In a video clip a few years old, Russian president Vladimir Putin can be seen handing out prizes to a group of geography students. He asks one the question, where do the borders of Russia end? When the child cannot answer, Putin smiles and says, Russia has no borders. For a President more typically given to visual displays of might rather than the verbal, this might seem a throwaway comment, but, planned or not, there is much truth in what Putin says. Through soft power, there is a concerted attempt to extend power of nation states to the detriment of others, and to move, if not the physical borders, then the goalposts by which the borders (and what they mean) are defined.

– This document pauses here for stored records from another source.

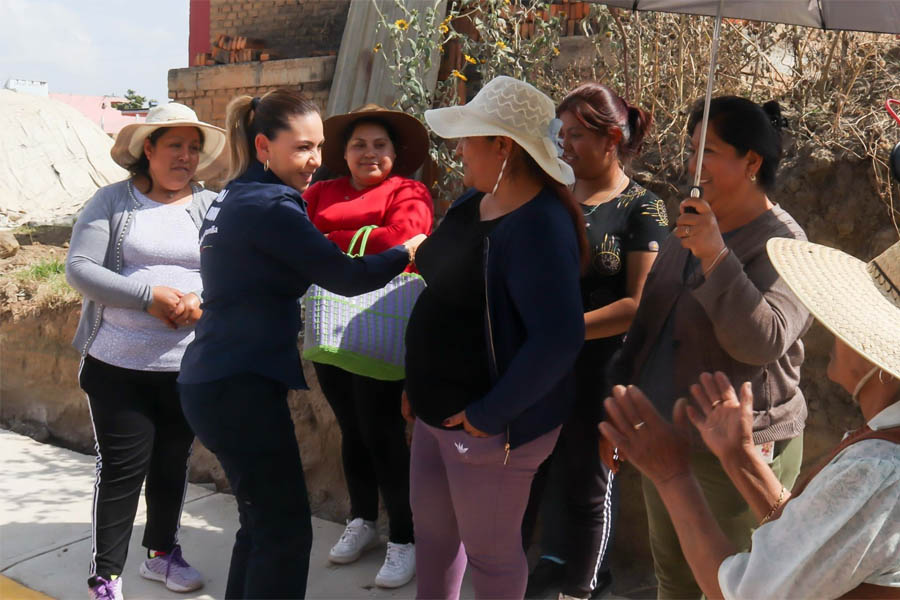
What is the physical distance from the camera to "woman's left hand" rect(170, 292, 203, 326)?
3355 mm

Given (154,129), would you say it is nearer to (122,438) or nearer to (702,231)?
(122,438)

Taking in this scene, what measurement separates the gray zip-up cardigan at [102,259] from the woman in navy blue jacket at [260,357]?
2.31 ft

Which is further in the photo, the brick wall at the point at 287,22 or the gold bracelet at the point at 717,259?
the brick wall at the point at 287,22

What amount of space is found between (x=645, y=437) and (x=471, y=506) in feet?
2.90

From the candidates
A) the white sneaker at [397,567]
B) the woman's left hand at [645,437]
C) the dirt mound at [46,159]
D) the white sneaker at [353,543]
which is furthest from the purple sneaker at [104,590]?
the dirt mound at [46,159]

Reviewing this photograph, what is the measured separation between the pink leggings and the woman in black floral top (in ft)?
1.84

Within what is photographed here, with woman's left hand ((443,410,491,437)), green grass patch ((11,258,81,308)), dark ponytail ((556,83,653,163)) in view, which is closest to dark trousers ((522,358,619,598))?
woman's left hand ((443,410,491,437))

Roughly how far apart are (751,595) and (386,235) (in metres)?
2.19

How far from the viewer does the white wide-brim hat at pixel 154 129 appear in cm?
346

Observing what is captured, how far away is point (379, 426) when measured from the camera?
3.58 metres

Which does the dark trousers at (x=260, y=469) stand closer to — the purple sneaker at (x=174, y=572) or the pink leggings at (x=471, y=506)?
the pink leggings at (x=471, y=506)

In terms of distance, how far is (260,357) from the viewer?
2682 millimetres

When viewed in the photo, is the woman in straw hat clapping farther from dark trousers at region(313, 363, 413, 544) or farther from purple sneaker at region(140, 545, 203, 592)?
purple sneaker at region(140, 545, 203, 592)

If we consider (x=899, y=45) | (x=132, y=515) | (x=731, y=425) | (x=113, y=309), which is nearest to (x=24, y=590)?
(x=132, y=515)
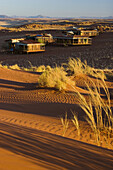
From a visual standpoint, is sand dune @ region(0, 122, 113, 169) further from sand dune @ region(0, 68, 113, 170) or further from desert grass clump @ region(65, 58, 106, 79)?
desert grass clump @ region(65, 58, 106, 79)

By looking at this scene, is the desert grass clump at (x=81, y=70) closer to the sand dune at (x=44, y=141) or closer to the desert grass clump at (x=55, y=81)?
the desert grass clump at (x=55, y=81)

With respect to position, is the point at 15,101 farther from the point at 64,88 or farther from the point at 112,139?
the point at 112,139

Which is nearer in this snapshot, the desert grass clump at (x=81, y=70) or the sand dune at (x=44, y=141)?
the sand dune at (x=44, y=141)

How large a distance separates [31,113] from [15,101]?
1571mm

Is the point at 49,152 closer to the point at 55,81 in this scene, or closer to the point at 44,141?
the point at 44,141

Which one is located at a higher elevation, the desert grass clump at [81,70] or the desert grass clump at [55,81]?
the desert grass clump at [55,81]

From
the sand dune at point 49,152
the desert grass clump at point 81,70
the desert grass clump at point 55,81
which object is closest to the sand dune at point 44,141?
the sand dune at point 49,152

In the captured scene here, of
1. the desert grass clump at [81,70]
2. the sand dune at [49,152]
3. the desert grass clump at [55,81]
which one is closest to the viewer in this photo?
the sand dune at [49,152]

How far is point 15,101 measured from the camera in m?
8.38

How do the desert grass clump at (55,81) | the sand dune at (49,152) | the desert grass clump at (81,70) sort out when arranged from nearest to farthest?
the sand dune at (49,152) → the desert grass clump at (55,81) → the desert grass clump at (81,70)

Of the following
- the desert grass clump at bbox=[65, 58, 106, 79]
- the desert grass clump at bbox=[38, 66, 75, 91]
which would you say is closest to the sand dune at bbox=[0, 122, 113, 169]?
the desert grass clump at bbox=[38, 66, 75, 91]

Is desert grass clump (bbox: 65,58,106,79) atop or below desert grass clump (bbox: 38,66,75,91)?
below

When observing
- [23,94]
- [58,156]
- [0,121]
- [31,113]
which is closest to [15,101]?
[23,94]

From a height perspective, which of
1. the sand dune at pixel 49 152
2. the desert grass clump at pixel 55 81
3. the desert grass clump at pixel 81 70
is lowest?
the desert grass clump at pixel 81 70
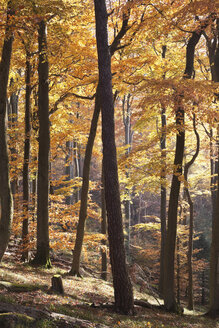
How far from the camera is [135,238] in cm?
3047

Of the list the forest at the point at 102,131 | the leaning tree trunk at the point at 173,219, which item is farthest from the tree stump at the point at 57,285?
the leaning tree trunk at the point at 173,219

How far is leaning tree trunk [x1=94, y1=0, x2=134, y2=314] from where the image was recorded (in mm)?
6840

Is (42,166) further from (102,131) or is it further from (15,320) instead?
(15,320)

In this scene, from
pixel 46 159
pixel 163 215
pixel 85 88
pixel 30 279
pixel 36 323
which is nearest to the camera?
pixel 36 323

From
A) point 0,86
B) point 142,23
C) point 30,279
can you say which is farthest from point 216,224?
point 0,86

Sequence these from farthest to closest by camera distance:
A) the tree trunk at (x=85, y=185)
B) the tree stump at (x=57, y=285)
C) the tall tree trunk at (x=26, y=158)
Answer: the tree trunk at (x=85, y=185) < the tall tree trunk at (x=26, y=158) < the tree stump at (x=57, y=285)

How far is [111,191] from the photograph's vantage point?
6.93 metres

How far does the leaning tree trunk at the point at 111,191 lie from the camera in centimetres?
Answer: 684

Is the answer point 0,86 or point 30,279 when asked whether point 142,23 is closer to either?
point 0,86

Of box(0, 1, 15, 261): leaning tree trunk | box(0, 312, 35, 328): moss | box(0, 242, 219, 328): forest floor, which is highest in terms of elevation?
box(0, 1, 15, 261): leaning tree trunk

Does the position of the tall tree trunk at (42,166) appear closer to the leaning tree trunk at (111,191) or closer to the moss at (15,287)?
the moss at (15,287)

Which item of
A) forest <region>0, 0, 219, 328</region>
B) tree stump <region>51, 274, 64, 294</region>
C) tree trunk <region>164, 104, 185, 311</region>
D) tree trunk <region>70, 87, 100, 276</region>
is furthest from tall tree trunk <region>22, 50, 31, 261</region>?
tree trunk <region>164, 104, 185, 311</region>

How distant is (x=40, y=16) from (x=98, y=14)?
4.40 ft

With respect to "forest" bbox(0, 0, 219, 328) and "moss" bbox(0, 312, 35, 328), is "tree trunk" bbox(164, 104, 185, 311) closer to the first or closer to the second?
"forest" bbox(0, 0, 219, 328)
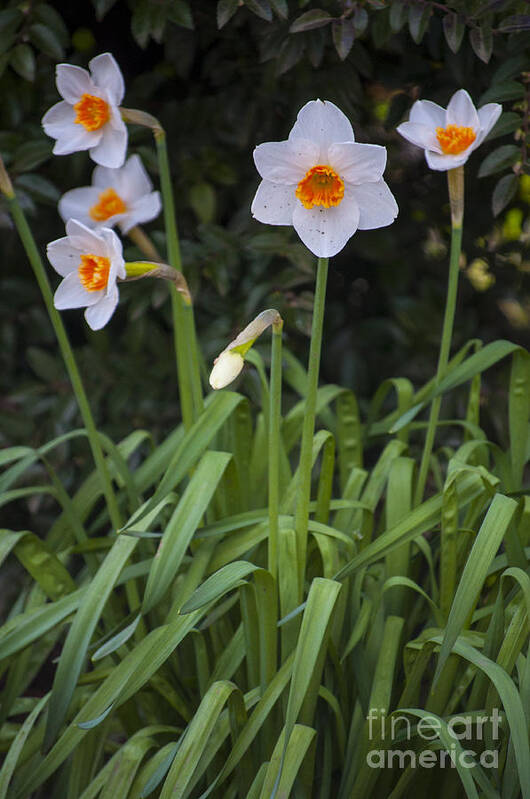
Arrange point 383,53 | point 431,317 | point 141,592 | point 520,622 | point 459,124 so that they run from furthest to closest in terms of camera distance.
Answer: point 431,317 < point 383,53 < point 141,592 < point 459,124 < point 520,622

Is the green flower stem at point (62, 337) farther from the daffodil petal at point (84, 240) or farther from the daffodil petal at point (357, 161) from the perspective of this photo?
the daffodil petal at point (357, 161)

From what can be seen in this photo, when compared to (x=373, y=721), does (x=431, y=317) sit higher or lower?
higher

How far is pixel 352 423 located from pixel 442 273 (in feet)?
2.34

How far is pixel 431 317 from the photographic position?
2010 millimetres

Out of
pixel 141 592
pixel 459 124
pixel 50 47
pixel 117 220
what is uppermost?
pixel 50 47

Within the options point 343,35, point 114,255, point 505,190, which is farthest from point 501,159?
point 114,255

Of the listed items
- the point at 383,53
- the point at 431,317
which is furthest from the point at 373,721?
the point at 383,53

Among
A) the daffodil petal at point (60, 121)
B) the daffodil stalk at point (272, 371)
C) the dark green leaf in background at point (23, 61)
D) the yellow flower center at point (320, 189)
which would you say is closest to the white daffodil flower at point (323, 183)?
the yellow flower center at point (320, 189)

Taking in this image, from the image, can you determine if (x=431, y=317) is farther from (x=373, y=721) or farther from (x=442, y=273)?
(x=373, y=721)

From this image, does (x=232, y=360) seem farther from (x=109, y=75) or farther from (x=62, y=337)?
(x=109, y=75)

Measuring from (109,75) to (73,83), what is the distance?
2.6 inches

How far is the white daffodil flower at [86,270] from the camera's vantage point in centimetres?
114

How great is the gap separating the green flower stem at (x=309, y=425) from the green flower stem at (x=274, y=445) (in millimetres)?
42

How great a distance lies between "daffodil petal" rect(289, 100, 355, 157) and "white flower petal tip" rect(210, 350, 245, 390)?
11.5 inches
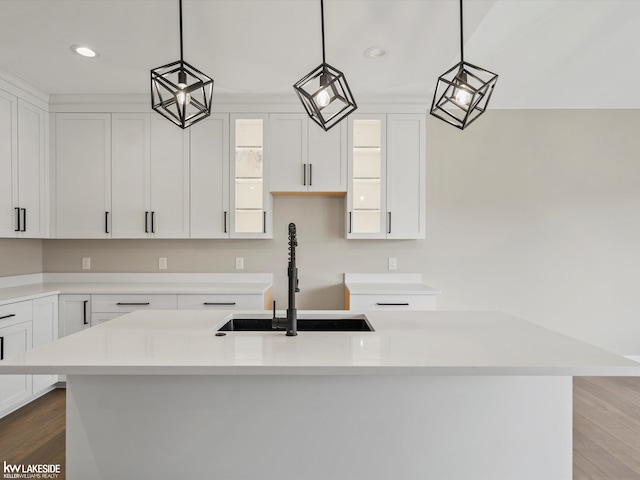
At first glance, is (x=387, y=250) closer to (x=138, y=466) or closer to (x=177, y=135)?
(x=177, y=135)

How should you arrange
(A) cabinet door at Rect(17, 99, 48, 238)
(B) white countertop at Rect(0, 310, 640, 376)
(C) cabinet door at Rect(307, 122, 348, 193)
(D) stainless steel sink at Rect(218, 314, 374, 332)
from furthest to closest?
(C) cabinet door at Rect(307, 122, 348, 193) < (A) cabinet door at Rect(17, 99, 48, 238) < (D) stainless steel sink at Rect(218, 314, 374, 332) < (B) white countertop at Rect(0, 310, 640, 376)

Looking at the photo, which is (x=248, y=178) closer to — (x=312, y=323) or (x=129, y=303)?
(x=129, y=303)

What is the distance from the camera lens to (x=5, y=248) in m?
3.25

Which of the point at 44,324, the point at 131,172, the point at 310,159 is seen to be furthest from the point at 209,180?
the point at 44,324

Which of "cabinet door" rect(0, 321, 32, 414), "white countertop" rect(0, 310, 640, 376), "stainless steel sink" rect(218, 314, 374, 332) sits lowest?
"cabinet door" rect(0, 321, 32, 414)

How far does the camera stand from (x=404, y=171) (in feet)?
11.3

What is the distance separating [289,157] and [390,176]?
3.06 ft

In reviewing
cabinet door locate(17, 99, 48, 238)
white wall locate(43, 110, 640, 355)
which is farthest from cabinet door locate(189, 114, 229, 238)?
cabinet door locate(17, 99, 48, 238)

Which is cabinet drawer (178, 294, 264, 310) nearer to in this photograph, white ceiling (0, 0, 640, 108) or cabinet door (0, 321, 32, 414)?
cabinet door (0, 321, 32, 414)

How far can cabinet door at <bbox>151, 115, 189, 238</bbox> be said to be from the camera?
11.2ft

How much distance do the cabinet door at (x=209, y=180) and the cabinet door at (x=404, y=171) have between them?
1.49 metres

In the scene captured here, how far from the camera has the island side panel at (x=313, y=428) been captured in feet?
4.65

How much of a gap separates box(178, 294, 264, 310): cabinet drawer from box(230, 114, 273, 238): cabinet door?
61cm

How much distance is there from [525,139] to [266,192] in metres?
2.60
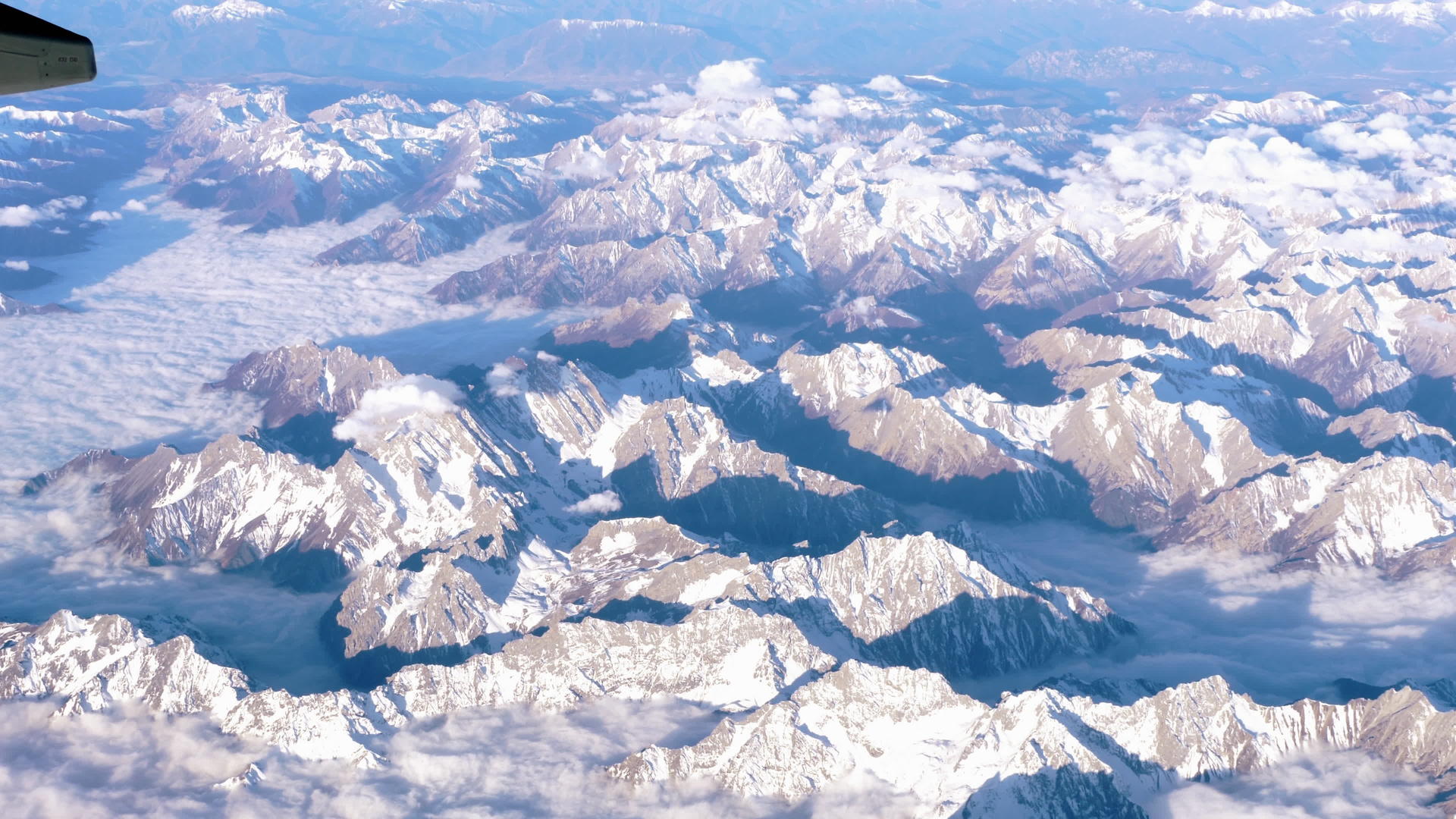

This is the age of the rise of the decentralised nation-state: becoming more fragmented than ever in the methodologies and means by which they pursue an agenda, something made all the easier by the increase in technological capabilities and overreliance. Long have states looked to use covert action through technical means to achieve an objective: consider the 2007 shutdown of Estonia’s internet or the virus unleashed upon Saudi Arabia’s Aramco by Israel in 2012. But increasingly the dividing line between a ‘state’, and those they enfranchise to accomplish deeds on their behalf, is becoming blurred.
Microsoft has accused the Russian state-sponsored group Fancy Bears of hacking into the company’s ‘Internet of Things’ devices – this being the same group that are believed to be responsible for cyber-attacks against multiple worldwide government departments. State-affiliated hackers from Russia and North Korea are understood to be targeting key elements of the US 2020 election campaign. China’s very own APT10 group, purported to be a front for the Ministry of Security, is believed to have been behind a concerted effort to attack US utility and energy firms.
Two points of interest from just this very small and recent sample: notably all of these are crucial industries, meaning that the attacks can be debilitating in and of themselves, or ‘testing the waters’ for something deeper to come. But also, in each case (and plenty of others) the actual actors were not explicitly the states, but groups which at best could be allegedly tied/affiliated to, or funded by… but crucially not part of the official state architecture. While it is well known that all major states employ official cyber divisions, to not even use them in matters such as this is a major signal of intent: they know that they have others.
This in turn affects the strategies and options available to the states themselves (perhaps the ultimate bad actors). In the great game of geopolitics every state attempted to force their advantage, and every state knew that every other state did this, and knew about them in turn. But using third-parties as obfuscating and entirely deniable chess pieces is a new frontier because it will rarely be able to be said with absolute certainty that these are state actors: thus the power (both actual and diplomatic) to rein them in is lessened, and the more ability these pieces will have to advance across the board.
And this is where we come to the concept of expansion of borders. If the days of territorial control through expressions of hard power (such as an army) may be dying – although certainly Ukraine and Kashmir would have something to say about that – it is in the extension of power across borders, and an increased ability to act inside them, that the concept of a secure nation-state begins to look shaky. Moreover, if the lines of what constitutes state action are no longer defined, then we do indeed have situations where actors across borders dilute the very concept. And the consequences for the security of our public bodies, corporates and institutions will be dire.